Sub-mesoscale circulation

A number of processes in the ocean occur at a size of less than 50-100 km, especially vertical mixing. However, classical altimetry is "only" able to observe the larger "mesoscale" features, around 200 km in size. With a 2D observation capability, and a much higher resolution  and vertical precision, Swot provides a better observation of these finer-scale processes. 

 

Surface submesoscale circulation

Studies of the circulation at scales between 10 and 300 km are essential for quantifying the kinetic energy of ocean circulation. Traditional altimeters have revealed the fundamental role of mesoscale eddies in  the horizontal transport of ocean energy, heat, carbon and nutrients. However, an important part of the circulation is happening within structures less than 200 km wide, and without capturing it a large part of the kinetic energy in the ocean is missed.

The Swot mission provides new opportunities to study directly the global mesoscale eddy field and the dynamics controlling the evolution of eddy structures, which is essential for an understanding of mesoscale eddy transports and fluxes. Swot swath measurements provide a global two-dimensional sea-surface-height fields with a 15-km spatial resolution. This enables us to resolve the full range of spatial scales of the large and small eddy field.

Simulation of SSH (top) and currents (bottom), left model as 'truth', middle as seen by a constellation of both Jason-1 and Jason-2 (Jason-2 and 3 would be the same), and right as simulated for Swot. Much more details are seen with Swot, including currents (and, therefore, the Kinetic Energy) (Credits JPL).

Seasonal variations

Studies conducted by the Swot Science Definition Team showed that seasonal variations in the submesoscale features are very important. At mid-latitudes, the submesoscale circulation is much more energetic in winter, when the ocean’s surface mixed layer is much deeper than in Summer. On the other hand, classical altimetry measurements have a higher noise in winter (due to higher waves) than in summer. The improvement in the Swot data accuracy (with noise reduced by an order of magnitude compared to classical altimetry) is enough so that winter submesoscale circulation is well observed by Swot.

In winter, the mixed layer becomes thicker because of cooling of the ocean surface (left). On the other hand the mixed layer depth is shallow in summer due to calm winds and stronger solar radiation (right). Submesoscale structures become more active within the deeper mixed layer in winter (left), while becoming calmer in summer when the mixed layer is shallow (right). (Credits Jamstec)

Dataset extract
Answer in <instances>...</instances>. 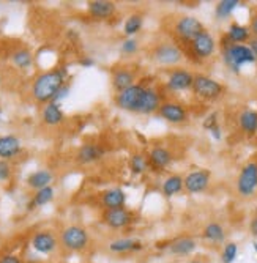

Aim
According to the passage on sub-mesoscale circulation, what spatial resolution do Swot swath measurements provide for sea-surface-height fields? The lines come from a separate source and are unrelated to the text.

Task output
A 15-km spatial resolution.